[Begin Input data]

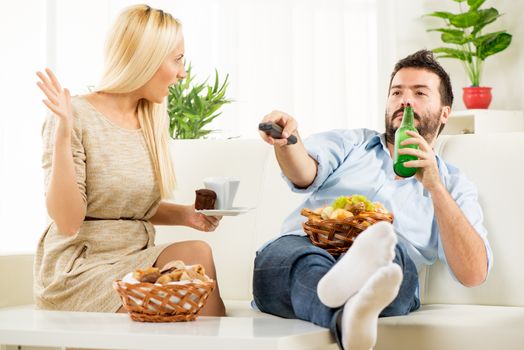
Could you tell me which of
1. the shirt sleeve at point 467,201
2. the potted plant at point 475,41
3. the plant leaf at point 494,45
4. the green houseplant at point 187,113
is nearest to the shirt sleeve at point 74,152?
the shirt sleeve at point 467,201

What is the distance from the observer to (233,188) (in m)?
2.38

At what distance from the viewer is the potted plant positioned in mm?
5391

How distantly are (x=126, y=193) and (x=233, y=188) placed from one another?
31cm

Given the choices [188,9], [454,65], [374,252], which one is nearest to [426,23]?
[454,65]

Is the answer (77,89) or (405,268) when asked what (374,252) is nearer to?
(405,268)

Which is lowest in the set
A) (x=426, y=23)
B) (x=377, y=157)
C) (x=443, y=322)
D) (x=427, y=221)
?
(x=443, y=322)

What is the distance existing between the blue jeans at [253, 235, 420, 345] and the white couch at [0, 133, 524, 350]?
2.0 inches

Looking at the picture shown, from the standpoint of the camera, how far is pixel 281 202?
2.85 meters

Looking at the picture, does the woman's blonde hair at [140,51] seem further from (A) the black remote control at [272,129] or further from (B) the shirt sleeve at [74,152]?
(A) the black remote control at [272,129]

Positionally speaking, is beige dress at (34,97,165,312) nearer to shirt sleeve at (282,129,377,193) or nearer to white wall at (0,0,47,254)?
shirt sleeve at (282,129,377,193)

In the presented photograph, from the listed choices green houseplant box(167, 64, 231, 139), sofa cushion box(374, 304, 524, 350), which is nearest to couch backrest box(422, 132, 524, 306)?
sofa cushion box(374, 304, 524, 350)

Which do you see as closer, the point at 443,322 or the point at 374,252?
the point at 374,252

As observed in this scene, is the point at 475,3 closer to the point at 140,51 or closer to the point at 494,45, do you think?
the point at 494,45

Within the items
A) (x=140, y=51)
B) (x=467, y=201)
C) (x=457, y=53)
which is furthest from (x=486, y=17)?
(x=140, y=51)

[End Input data]

[Task instructions] Make an exact copy of all entries above, dropping the images.

[Answer to this task]
Could you tell me which of
1. the shirt sleeve at point 467,201
2. the potted plant at point 475,41
3. the plant leaf at point 494,45
4. the green houseplant at point 187,113
is nearest to the shirt sleeve at point 74,152?
the shirt sleeve at point 467,201

What is the distance from the observer to (233,188) (in m)?
2.38

At what distance from the viewer is the potted plant positioned in mm?
5391

How distantly are (x=126, y=193) and (x=233, y=188) placed from one another?
31cm

Given the choices [188,9], [454,65], [374,252], which one is nearest to [426,23]?
[454,65]

Is the answer (77,89) or (405,268) when asked what (374,252) is nearer to?
(405,268)

Which is lowest in the set
A) (x=426, y=23)
B) (x=377, y=157)
C) (x=443, y=322)
D) (x=427, y=221)
?
(x=443, y=322)

What is the distance existing between the blue jeans at [253, 235, 420, 345] and the white couch at [0, 133, 524, 350]?
2.0 inches

Looking at the picture shown, from the standpoint of the camera, how far is pixel 281 202?
2.85 meters

Looking at the picture, does the woman's blonde hair at [140,51] seem further from (A) the black remote control at [272,129] or further from (B) the shirt sleeve at [74,152]?
(A) the black remote control at [272,129]

Positionally speaking, is beige dress at (34,97,165,312) nearer to shirt sleeve at (282,129,377,193) or nearer to white wall at (0,0,47,254)?
shirt sleeve at (282,129,377,193)

In the presented photograph, from the listed choices green houseplant box(167, 64, 231, 139), sofa cushion box(374, 304, 524, 350), which is nearest to couch backrest box(422, 132, 524, 306)?
sofa cushion box(374, 304, 524, 350)

Which do you see as closer, the point at 443,322 or the point at 374,252?
the point at 374,252

As observed in this scene, is the point at 475,3 closer to the point at 140,51 or closer to the point at 494,45, do you think?
the point at 494,45

Within the items
A) (x=140, y=51)
B) (x=467, y=201)
C) (x=457, y=53)
which is furthest from (x=486, y=17)?
(x=140, y=51)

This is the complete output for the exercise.